** BEGIN SOURCE **

The blossoms stolen by the whirl
are falling to the earth.
My fair girl will be drunken soon
with her blushed cheeks.
Beside the blue pavilion the peach tree -
Do you know, how long it will bloom?
It's a trembling shine, a dream:
it cheats us and steals away.
Rise and dance!
The sun is fading!
Who never was full of demanding live
and crazy in his young days
will vainly - when the hair
is white - sigh and wail. — Li Bai

The Japanese school year begins in spring ... so mothers can send off their children as cherry blossoms fall from the branches. — Cathy Davidson

Today While the blossoms still cling to the vine I'll taste your strawberries I'll drink your sweet wine A million tomorrows shall all pass away Here I forget all the joy that is mine. Today I'll be a dandy and I'll be a rover You know who I am by the songs that I sing I'll feast at your table I'll sleep in your clover Who cares what tomorrow shall bring I can't be contented with yesterday's glory I can't live on promises winter to spring Today is my moment and now is my story I'll laugh and I'll cry and I'll sing — John Denver

The sharp scents made my throat ache. I had been up such hillsides before, and smelled these same spring scents. But then the pine and grass scent had been diluted with the smell of petrol fumes from the road below and the voices of day trippers replaced those of the jays. Last time I walked such a path, the ground was littered with sandwich wrappers and cigarette butts instead of mallow blossoms and violets. Sandwich wrappers seemed a reasonable enough price to pay, I supposed, for such blessings of civilization as antibiotics and telephones, but just for the moment, I was willing to settle for the violets. I badly needed a little peace, and I felt it here. — Diana Gabaldon

THE SPRING IS BEAUTIFUL in California. Valleys in which the fruit blossoms are fragrant pink and white waters in a shallow sea. Then the first tendrils of the grapes, swelling from the old gnarled vines, cascade down to cover the trunks. The full green hills are round and soft as breasts. And on the level vegetable lands are the mile-long rows of pale green lettuce and the spindly little cauliflowers, the gray-green unearthly artichoke plants. — John Steinbeck

Tis like the birthday of the world,
When earth was born in bloom;
The light is made of many dyes,
The air is all perfume:
There's crimson buds, and white and blue,
The very rainbow showers
Have turned to blossoms where they fell,
And sown the earth with flowers. — Thomas Hood

When we complain of having to do the same thing over and over, let us remember that God does not send new trees, strange flowers and different grasses every year. When the spring winds blow, they blow in the same way. In the same places the same dear blossoms lift up the same sweet faces, yet they never weary us. When it rains, it rains as it always has. Even so would the same tasks which fill our daily lives put on new meanings if we wrought them in the spirit of renewal from within
a spirit of growth and beauty. — Helen Keller

Just as I wonder
whether it's going to die,
the orchid blossoms
and I can't explain why it
moves my heart, why such pleasure
comes from one small bud
on a long spindly stem, one
blood red gold flower
opening at mid-summer,
tiny, perfect in its hour. — Sam Hamill

Saturday morning was come, and all the summer world was bright and fresh, and brimming with life. There was a song in every heart; and if the heart was young, the music issued at the lips. There was cheer in every face and a spring in every step. The locust-trees were in bloom, and the fragrance of the blossoms filled the air. Cardiff Hill, beyond the village and above, it was green with vegetation, and it lay just far enough away to seem a Delectable Land, dreamy, reposeful, and inviting. — Mark Twain

Fine fruit is the flower of commodities. It is the most perfect union of the useful and the beautiful that the earth knows. Trees full of soft foliage; blossoms fresh with spring bounty; and, finally, fruit, rich, bloom-dusted, melting, and luscious. — Andrew Jackson Downing

I love better to count time from spring to spring; it seems to me far more cheerful to reckon the year by blossoms than by blight. — Donald G. Mitchell

[Baseball] breaks your heart. It is designed to break your heart. The game begins in the spring, when everything else begins again, and it blossoms in the summer, filling the afternoons and evenings, and then as soon as the chill rains come, it stops and leaves you to face the fall all alone. You count on it, rely on it to buffer the passage of time, to keep the memory of sunshine and high skies alive, and then just when the days are all twilight, when you need it most, it stops. — A. Bartlett Giamatti

Spring blossoms are fairy tales, autumn leaves are tragic dramas. — Mehmet Murat Ildan

Life breathed spring (haiku)

** END SOURCE **
** BEGIN DATASET **

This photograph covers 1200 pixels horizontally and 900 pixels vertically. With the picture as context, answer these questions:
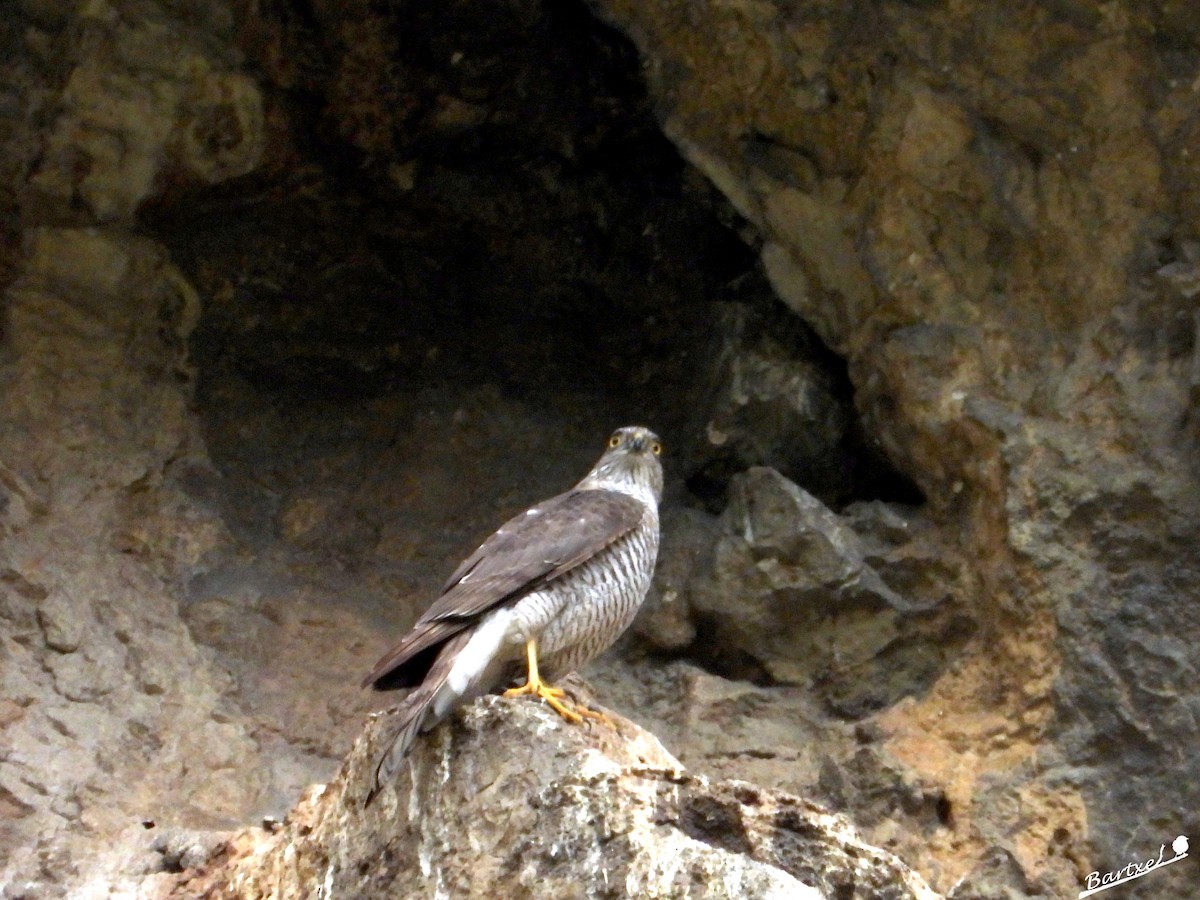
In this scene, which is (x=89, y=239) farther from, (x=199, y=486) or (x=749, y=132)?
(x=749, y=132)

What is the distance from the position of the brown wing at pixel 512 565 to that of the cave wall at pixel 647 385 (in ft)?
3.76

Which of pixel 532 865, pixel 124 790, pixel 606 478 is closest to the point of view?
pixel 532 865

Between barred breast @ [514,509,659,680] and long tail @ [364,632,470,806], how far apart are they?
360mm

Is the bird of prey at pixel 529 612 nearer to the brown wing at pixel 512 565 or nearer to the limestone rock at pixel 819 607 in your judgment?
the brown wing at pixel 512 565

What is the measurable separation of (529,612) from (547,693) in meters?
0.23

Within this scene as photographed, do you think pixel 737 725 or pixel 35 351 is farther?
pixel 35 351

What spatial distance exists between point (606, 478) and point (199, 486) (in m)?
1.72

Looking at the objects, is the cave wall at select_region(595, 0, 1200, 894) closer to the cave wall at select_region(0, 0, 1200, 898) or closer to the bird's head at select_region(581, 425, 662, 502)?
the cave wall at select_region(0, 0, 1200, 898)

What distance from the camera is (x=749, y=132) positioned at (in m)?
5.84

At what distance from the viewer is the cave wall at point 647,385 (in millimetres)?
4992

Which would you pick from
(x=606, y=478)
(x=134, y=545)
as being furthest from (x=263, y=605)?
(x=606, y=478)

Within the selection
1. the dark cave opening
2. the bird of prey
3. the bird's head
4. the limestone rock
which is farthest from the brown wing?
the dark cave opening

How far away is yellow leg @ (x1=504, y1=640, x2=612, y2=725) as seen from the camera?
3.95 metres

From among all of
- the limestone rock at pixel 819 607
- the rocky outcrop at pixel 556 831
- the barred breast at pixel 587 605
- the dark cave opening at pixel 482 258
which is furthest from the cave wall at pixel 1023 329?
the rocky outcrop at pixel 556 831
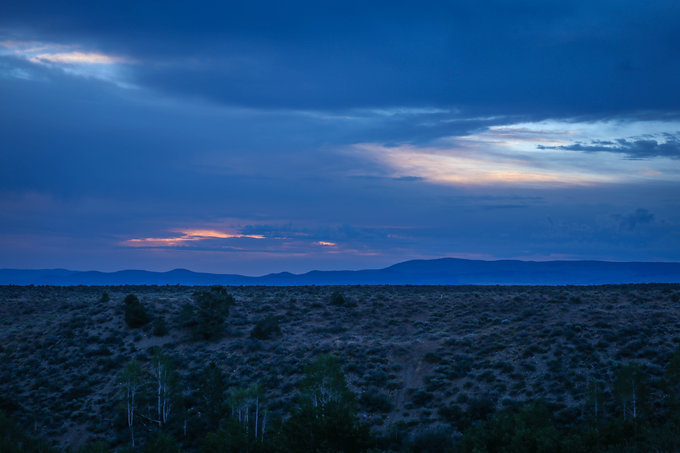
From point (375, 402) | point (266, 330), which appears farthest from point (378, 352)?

** END DATASET **

**SET TASK 1**.
Reproduce the passage of the blossom quotations between "Beside the blue" and "Rise and dance!", inclusive.
**SET TASK 2**.
In the blossom quotations, what does Mehmet Murat Ildan call autumn leaves?

**RESPONSE 1**.
Beside the blue pavilion the peach tree -
Do you know, how long it will bloom?
It's a trembling shine, a dream:
it cheats us and steals away.
Rise and dance!

**RESPONSE 2**.
Tragic dramas.